[Records from a dataset]
^^^^^^^^^^^^^^^^

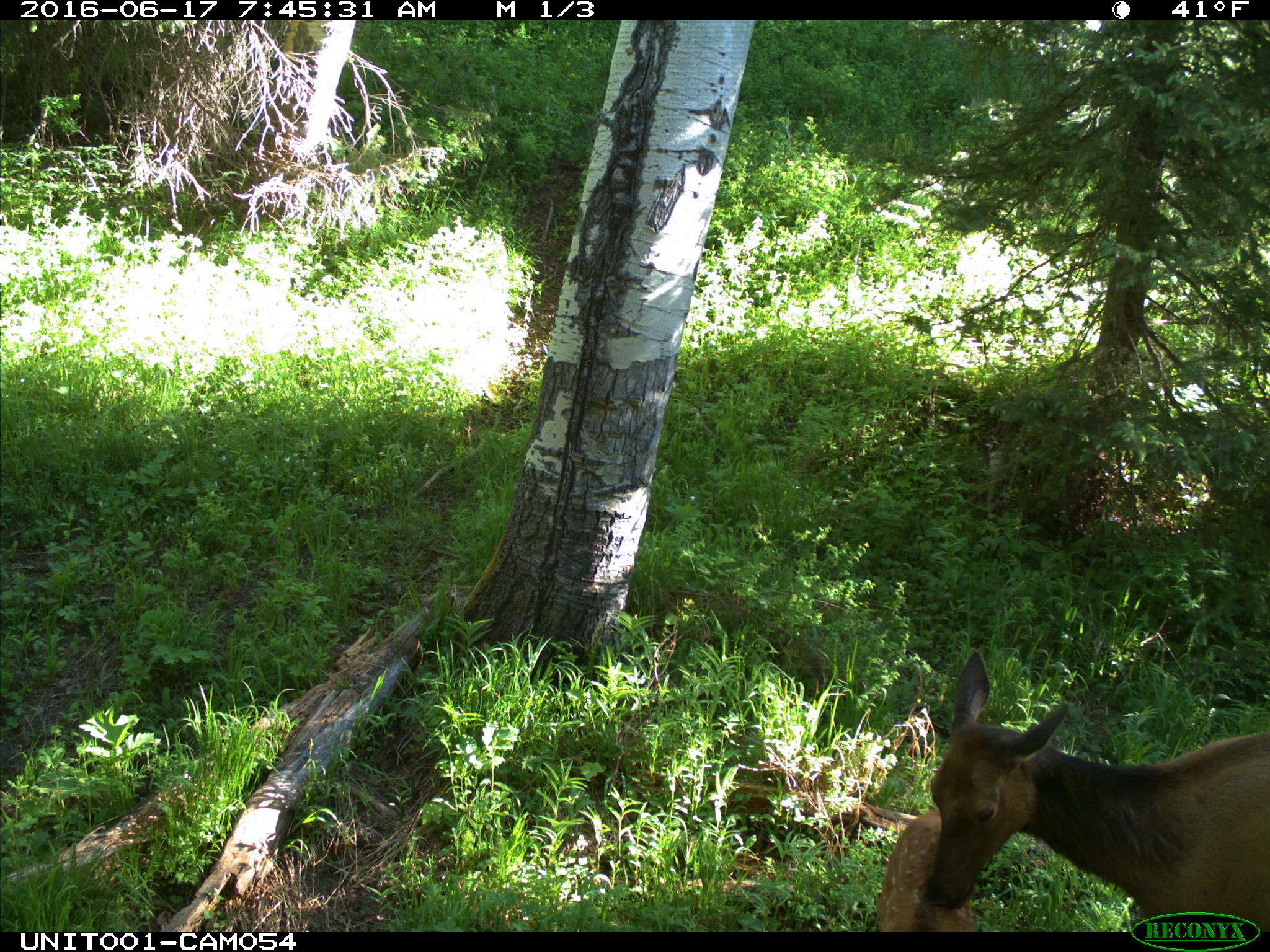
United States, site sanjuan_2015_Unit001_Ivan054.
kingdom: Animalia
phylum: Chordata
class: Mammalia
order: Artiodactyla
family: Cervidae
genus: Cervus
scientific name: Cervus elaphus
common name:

^^^^^^^^^^^^^^^^

ACTION ITEM
Output nothing except an exact copy of the records above, with the images left out.

REPLY TO THE EXERCISE
United States, site sanjuan_2015_Unit001_Ivan054.
kingdom: Animalia
phylum: Chordata
class: Mammalia
order: Artiodactyla
family: Cervidae
genus: Cervus
scientific name: Cervus elaphus
common name:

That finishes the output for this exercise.